» **Instruction 1**: Reproduce the football transfer text word for word.

» **Text to read**:

Ins: Lucas Digne (Everton, £27m), Calum Chambers (Arsenal, free), Philippe Coutinho (Barcelona, loan), Robin Olsen (Roma, loan)
Outs: Keinan Davis (Nottingham Forest, loan), Wesley (Internacional, loan), Anwar El Ghazi (Everton, loan), Jaden Philogene-Bidace (Stoke City, loan), Cameron Archer (Preston, loan), Matt Targett (Newcastle, loan), Jed Steer (Luton, loan)
Net spend: £27m
Ratings: A-


Brentford have sent plenty of players away on loan as they streamline their squad, and welcome Jonas Lossl in their place with half the season still to come. However, it is another player coming from Denmark who will have all the focus.
When Christian Eriksen left Inter Milan it was not because the Italian club thought that his career was over, it was that the rules of the game in Serie A meant that after he was fitted with a pacemaker he was prevented from remaining in the sport. That led him to look for other options.

(Entries from a dataset)
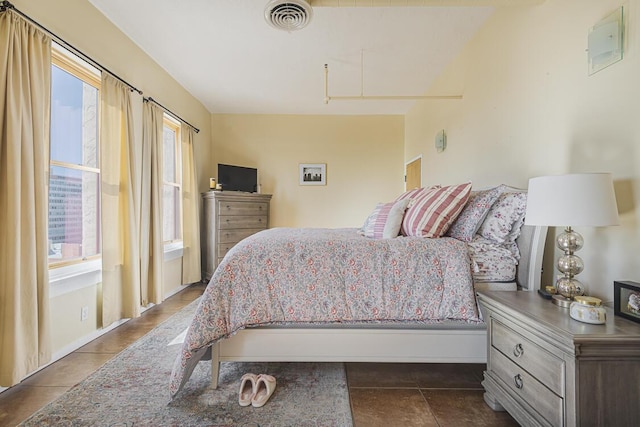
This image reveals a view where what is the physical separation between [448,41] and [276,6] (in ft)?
5.66

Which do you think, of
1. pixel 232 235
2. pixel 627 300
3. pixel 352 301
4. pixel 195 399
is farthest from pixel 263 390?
pixel 232 235

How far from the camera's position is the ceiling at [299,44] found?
7.37 feet

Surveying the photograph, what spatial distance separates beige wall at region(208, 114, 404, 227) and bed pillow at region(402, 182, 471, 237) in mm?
2726

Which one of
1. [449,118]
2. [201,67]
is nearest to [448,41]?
[449,118]

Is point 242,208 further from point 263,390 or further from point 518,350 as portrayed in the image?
point 518,350

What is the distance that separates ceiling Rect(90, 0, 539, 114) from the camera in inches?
88.4

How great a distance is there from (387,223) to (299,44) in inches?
77.4

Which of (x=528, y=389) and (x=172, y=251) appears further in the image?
(x=172, y=251)

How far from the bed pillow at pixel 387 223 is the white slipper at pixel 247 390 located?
120 centimetres

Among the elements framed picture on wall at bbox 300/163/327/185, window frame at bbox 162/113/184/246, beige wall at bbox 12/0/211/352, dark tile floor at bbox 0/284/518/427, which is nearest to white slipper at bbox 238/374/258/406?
dark tile floor at bbox 0/284/518/427

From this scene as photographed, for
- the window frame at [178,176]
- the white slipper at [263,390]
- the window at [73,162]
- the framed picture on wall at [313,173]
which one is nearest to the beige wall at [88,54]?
the window at [73,162]

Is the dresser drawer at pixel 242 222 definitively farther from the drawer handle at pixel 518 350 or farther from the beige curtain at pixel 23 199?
the drawer handle at pixel 518 350

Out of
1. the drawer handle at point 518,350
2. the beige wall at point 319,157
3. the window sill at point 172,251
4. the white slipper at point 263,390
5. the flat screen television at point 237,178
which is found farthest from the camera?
the beige wall at point 319,157

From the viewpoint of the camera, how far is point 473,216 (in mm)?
1785
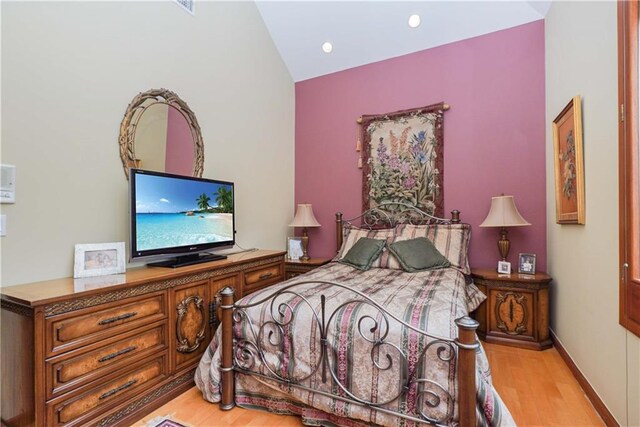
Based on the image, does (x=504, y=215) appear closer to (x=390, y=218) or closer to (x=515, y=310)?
(x=515, y=310)

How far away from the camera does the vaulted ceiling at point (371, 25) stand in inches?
126

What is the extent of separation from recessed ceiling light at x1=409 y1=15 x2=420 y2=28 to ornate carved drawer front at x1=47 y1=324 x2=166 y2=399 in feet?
12.1

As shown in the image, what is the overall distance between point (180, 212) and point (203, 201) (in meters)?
→ 0.26

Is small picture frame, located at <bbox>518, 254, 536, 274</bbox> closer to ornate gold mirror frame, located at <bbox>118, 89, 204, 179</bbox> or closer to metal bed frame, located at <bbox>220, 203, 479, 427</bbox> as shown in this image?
metal bed frame, located at <bbox>220, 203, 479, 427</bbox>

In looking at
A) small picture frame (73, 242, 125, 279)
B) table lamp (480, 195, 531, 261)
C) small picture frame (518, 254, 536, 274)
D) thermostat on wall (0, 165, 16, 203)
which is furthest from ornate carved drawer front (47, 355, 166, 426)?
small picture frame (518, 254, 536, 274)

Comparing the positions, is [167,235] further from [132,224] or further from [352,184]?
[352,184]

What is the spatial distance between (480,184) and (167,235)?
306 cm

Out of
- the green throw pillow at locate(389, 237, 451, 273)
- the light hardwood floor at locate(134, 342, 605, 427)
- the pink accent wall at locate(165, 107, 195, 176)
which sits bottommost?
the light hardwood floor at locate(134, 342, 605, 427)

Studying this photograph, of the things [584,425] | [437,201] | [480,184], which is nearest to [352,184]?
[437,201]

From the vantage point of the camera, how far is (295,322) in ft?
5.83

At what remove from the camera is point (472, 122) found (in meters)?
3.41

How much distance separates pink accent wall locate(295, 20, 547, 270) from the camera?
10.4 feet

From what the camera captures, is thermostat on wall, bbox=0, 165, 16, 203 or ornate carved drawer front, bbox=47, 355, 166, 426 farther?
thermostat on wall, bbox=0, 165, 16, 203

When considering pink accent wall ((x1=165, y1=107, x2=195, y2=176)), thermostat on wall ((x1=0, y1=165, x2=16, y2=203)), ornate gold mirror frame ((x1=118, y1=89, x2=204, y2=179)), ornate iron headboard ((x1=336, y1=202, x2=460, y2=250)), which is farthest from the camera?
ornate iron headboard ((x1=336, y1=202, x2=460, y2=250))
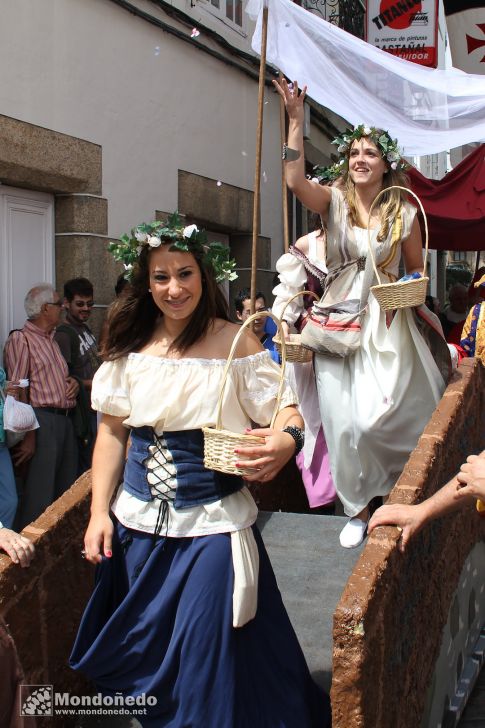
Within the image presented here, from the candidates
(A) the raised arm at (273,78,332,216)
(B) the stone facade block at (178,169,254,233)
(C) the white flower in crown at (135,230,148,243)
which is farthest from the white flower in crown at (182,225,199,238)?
(B) the stone facade block at (178,169,254,233)

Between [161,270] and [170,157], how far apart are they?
5194mm

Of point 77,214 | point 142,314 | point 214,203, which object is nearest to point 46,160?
point 77,214

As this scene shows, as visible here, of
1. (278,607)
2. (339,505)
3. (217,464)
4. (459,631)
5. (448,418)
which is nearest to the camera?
(217,464)

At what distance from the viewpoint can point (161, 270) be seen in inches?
109

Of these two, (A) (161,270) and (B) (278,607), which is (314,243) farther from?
(B) (278,607)

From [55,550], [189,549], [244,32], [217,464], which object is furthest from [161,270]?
[244,32]

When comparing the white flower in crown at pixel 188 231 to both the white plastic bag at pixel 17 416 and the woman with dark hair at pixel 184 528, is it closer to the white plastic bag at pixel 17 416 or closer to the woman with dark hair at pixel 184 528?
the woman with dark hair at pixel 184 528

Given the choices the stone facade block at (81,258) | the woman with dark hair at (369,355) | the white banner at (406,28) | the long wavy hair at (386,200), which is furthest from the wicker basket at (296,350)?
the white banner at (406,28)

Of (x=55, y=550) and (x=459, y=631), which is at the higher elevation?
(x=55, y=550)

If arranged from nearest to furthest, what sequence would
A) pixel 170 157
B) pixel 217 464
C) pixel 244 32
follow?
pixel 217 464
pixel 170 157
pixel 244 32

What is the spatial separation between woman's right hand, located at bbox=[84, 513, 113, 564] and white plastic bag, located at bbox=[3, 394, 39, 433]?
2.03 meters

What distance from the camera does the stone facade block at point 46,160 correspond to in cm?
573

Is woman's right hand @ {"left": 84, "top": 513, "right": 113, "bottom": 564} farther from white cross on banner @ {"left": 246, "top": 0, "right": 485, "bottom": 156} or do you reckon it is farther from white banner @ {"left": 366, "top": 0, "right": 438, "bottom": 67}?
white banner @ {"left": 366, "top": 0, "right": 438, "bottom": 67}

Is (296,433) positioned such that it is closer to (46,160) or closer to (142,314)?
(142,314)
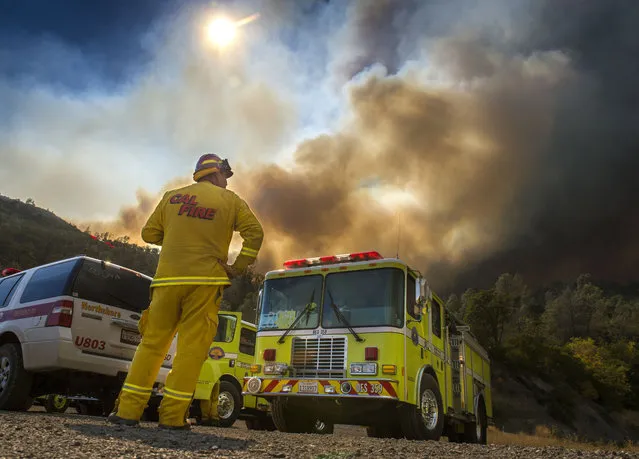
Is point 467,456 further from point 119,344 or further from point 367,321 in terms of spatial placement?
point 119,344

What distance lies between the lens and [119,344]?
7270 millimetres

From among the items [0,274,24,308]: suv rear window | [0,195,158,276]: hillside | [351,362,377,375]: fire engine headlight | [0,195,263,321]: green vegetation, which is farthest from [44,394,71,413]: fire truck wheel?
[0,195,158,276]: hillside

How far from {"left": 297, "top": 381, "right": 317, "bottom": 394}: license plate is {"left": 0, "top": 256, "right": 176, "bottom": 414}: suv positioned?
72.7 inches

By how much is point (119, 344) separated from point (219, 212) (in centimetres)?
312

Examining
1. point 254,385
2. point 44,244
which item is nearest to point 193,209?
point 254,385

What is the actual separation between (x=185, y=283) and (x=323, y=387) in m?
3.50

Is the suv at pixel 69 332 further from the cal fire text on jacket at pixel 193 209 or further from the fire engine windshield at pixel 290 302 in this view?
the cal fire text on jacket at pixel 193 209

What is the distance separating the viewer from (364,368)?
7.65 metres

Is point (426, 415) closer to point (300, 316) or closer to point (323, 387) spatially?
point (323, 387)

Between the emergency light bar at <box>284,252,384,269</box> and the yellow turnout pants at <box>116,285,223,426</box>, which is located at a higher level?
the emergency light bar at <box>284,252,384,269</box>

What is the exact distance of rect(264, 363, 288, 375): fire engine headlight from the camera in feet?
26.9

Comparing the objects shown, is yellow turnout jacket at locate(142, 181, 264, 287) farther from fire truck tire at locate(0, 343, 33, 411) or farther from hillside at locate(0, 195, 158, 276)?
hillside at locate(0, 195, 158, 276)

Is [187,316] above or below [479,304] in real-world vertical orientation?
below

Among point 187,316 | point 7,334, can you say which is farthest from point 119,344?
point 187,316
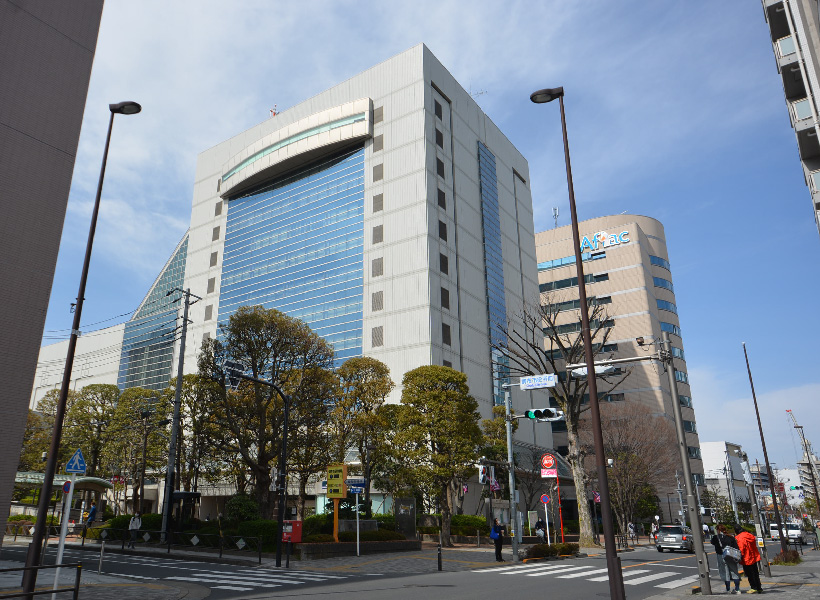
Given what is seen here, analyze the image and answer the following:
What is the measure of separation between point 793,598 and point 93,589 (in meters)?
17.8

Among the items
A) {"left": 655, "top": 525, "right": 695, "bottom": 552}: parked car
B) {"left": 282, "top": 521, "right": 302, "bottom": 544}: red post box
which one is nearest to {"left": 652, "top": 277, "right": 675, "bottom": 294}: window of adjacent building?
{"left": 655, "top": 525, "right": 695, "bottom": 552}: parked car

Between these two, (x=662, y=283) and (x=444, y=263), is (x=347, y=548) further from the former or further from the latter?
(x=662, y=283)

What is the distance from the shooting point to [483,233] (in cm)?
6850

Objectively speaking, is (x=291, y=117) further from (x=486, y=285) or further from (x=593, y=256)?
(x=593, y=256)

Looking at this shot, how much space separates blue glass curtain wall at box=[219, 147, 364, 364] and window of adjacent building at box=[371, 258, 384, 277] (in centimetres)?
171

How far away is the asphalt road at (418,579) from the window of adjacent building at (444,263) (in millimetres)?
35983

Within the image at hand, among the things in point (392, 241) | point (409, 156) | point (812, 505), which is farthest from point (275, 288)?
point (812, 505)

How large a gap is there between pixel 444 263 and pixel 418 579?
1675 inches

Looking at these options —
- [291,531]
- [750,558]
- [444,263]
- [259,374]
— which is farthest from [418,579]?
[444,263]

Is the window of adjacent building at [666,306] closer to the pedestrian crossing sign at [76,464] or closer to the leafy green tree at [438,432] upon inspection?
the leafy green tree at [438,432]

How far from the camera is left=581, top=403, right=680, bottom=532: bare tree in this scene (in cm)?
5550

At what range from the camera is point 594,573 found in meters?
20.8

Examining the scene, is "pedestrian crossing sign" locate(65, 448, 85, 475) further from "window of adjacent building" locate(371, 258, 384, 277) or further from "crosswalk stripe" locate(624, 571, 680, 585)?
"window of adjacent building" locate(371, 258, 384, 277)

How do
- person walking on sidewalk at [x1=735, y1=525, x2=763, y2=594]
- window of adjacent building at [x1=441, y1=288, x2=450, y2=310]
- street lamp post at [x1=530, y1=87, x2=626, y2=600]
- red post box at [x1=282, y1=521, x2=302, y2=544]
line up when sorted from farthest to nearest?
window of adjacent building at [x1=441, y1=288, x2=450, y2=310] < red post box at [x1=282, y1=521, x2=302, y2=544] < person walking on sidewalk at [x1=735, y1=525, x2=763, y2=594] < street lamp post at [x1=530, y1=87, x2=626, y2=600]
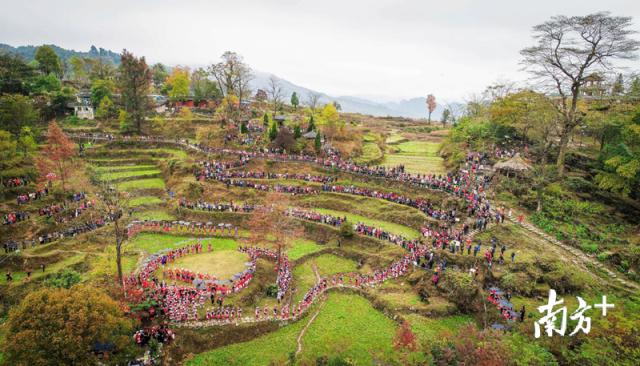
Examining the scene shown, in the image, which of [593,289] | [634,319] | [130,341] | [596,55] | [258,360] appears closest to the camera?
[634,319]

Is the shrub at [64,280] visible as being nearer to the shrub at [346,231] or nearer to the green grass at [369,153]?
the shrub at [346,231]

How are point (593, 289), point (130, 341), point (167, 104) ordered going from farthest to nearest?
point (167, 104) → point (593, 289) → point (130, 341)

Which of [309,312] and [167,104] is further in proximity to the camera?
[167,104]

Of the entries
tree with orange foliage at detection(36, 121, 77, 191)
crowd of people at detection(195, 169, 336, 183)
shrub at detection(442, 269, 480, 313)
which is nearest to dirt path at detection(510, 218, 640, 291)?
shrub at detection(442, 269, 480, 313)

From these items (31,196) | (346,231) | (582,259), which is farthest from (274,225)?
(31,196)

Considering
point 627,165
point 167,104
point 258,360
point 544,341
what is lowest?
point 258,360

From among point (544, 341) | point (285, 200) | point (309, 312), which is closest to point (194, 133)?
point (285, 200)

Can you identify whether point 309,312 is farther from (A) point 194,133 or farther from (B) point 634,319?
(A) point 194,133
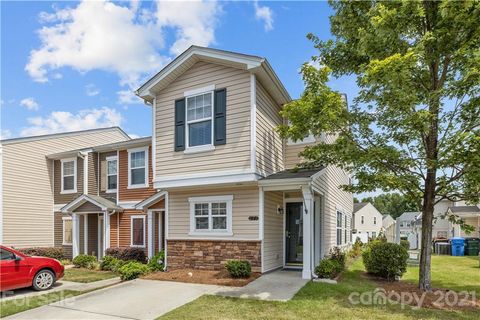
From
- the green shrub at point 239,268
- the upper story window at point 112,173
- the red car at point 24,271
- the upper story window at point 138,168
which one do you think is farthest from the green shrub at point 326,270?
the upper story window at point 112,173

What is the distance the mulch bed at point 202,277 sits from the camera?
10.2 meters

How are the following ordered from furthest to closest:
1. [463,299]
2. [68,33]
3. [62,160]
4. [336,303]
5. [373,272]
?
[62,160] → [68,33] → [373,272] → [463,299] → [336,303]

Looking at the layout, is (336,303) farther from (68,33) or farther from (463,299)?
(68,33)

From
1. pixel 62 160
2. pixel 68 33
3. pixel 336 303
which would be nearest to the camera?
pixel 336 303

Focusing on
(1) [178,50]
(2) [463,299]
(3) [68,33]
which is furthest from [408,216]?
(3) [68,33]

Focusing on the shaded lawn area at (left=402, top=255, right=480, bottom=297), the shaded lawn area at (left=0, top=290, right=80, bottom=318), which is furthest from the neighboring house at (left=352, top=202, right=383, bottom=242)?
the shaded lawn area at (left=0, top=290, right=80, bottom=318)

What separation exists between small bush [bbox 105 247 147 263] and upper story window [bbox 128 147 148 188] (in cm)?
297

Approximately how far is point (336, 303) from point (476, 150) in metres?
4.84

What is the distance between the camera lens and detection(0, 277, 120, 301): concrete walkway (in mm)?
9596

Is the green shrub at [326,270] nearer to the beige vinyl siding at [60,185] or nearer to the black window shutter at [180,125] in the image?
the black window shutter at [180,125]

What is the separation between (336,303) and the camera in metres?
7.90

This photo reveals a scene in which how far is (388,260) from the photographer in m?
11.0

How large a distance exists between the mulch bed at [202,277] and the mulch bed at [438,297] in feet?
13.0

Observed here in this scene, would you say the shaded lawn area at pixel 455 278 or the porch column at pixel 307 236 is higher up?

» **Instruction 2**: Output the part of the listing that opens with its first line and closes with the line containing "120 centimetres", including both of those lines. Leave the pictures out.

» **Full output 1**:
Ins: Lucas Digne (Everton, £27m), Calum Chambers (Arsenal, free), Philippe Coutinho (Barcelona, loan), Robin Olsen (Roma, loan)
Outs: Keinan Davis (Nottingham Forest, loan), Wesley (Internacional, loan), Anwar El Ghazi (Everton, loan), Jaden Philogene-Bidace (Stoke City, loan), Cameron Archer (Preston, loan), Matt Targett (Newcastle, loan), Jed Steer (Luton, loan)
Net spend: £27m
Ratings: A-


Brentford have sent plenty of players away on loan as they streamline their squad, and welcome Jonas Lossl in their place with half the season still to come. However, it is another player coming from Denmark who will have all the focus.
When Christian Eriksen left Inter Milan it was not because the Italian club thought that his career was over, it was that the rules of the game in Serie A meant that after he was fitted with a pacemaker he was prevented from remaining in the sport. That led him to look for other options.

» **Full output 2**:
This image reveals a view where what is the physical separation between [448,41] and [276,6] (in ft)?
5.66

Which do you think, of
1. pixel 232 235
2. pixel 627 300
3. pixel 352 301
4. pixel 195 399
is farthest from pixel 263 390?
pixel 232 235

How far from the camera's position is the ceiling at [299,44] found?
7.37 feet

Surveying the photograph, what spatial distance separates beige wall at region(208, 114, 404, 227) and bed pillow at region(402, 182, 471, 237) in mm?
2726

Which one of
1. [449,118]
2. [201,67]
is nearest to [448,41]?
[449,118]

Is point 242,208 further from point 263,390 or further from point 518,350 as portrayed in the image?
point 518,350

What is the distance that separates ceiling Rect(90, 0, 539, 114) from the camera in inches?
88.4

How great a distance is there from (387,223) to (299,44) in inches?
77.4

Which of (x=528, y=389) and (x=172, y=251) appears further in the image?
(x=172, y=251)

How far from the bed pillow at pixel 387 223 is the white slipper at pixel 247 390 located?
120 centimetres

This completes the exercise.